Event

Apr 29, 2021 3:45 pm - Virtual - Colloquium
Greg Mosby - Goddard
Recovering galaxy star formation histories and analyzing near-infrared detectors using machine learning

Galaxies process the raw materials of the universe. Thus, studying the stars in galaxies and their histories gives us an insight into how the universe has changed with time, how galaxies likely formed, and how they will evolve. We commonly estimate the star formation histories of galaxies in a procedure called stellar population modeling. In this procedure, we traditionally compare the light from the sums of empirical populations of stars with identical age and chemical composition to the light of an observed galaxy. In our work, we use a machine learning algorithm to form a new basis set of average stellar populations to compare to the light of an observed galaxy.

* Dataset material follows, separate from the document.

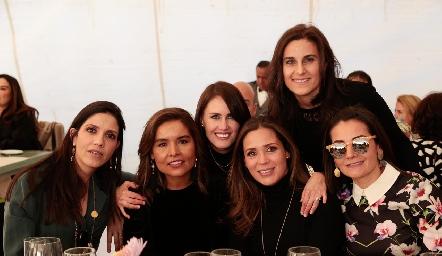 Ana Meade, Lorena Torres, Malena Zardain, Vero Franco, Yolanda Pérez y Rocío Subirana.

Even with noisy galaxy spectra, we showed we could derive accurate star formation histories of galaxies more precisely than a traditional method. I have now begun using similar techniques to generate a basis set to estimate the stellar mass and chemical evolution of unresolved galaxies. In addition, I have begun work to fully characterizing today’s HgCdTe photodiode arrays to lay the foundation for future near infrared detector development. Low read noise and well-characterized detectors are crucial in the emerging search for biosignatures in exoplanet atmospheres. Strides in analyzing NIR detector data can also be made using principles from machine learning.